If check_predictions()
doesn't work as expected, try setting
verbose = TRUE
to get hints about possible problems.
Usage
check_predictions(object, ...)
# Default S3 method
check_predictions(
object,
iterations = 50,
check_range = FALSE,
re_formula = NULL,
bandwidth = "nrd",
type = "density",
verbose = TRUE,
...
)
Arguments
- object
A statistical model.
- ...
Passed down to
simulate()
.- iterations
The number of draws to simulate/bootstrap.
- check_range
Logical, if
TRUE
, includes a plot with the minimum value of the original response against the minimum values of the replicated responses, and the same for the maximum value.
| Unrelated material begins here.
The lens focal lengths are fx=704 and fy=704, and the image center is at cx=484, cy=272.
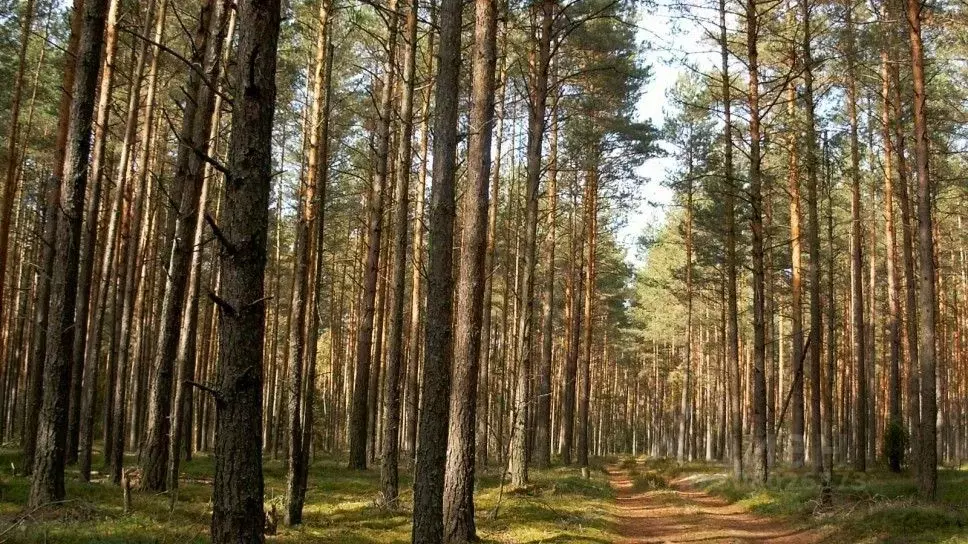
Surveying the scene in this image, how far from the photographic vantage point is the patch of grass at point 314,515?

This plot helps judging whether the variation in the original data is captured by the model or not (Gelman et al. 2020, pp.163). The minimum and maximum values ofy
should be inside the range of the related minimum and maximum values ofyrep
.- re_formula
Formula containing group-level effects (random effects) to be considered in the simulated data. If
NULL
(default), condition on all random effects. IfNA
or~0
, condition on no random effects. Seesimulate()
in lme4.- bandwidth
A character string indicating the smoothing bandwidth to be used. Unlike
stats::density()
, which used"nrd0"
as default, the default used here is"nrd"
(which seems to give more plausible results for non-Gaussian models). When problems with plotting occur, try to change to a different value.- type
Plot type for the posterior predictive checks plot. Can be
"density"
,"discrete_dots"
,"discrete_interval"
or"discrete_both"
(thediscrete_*
options are appropriate for models with discrete - binary, integer or ordinal etc. - outcomes).- verbose
Toggle warnings.
Details
An example how posterior predictive checks can also be used for model comparison is Figure 6 from Gabry et al. 2019, Figure 6.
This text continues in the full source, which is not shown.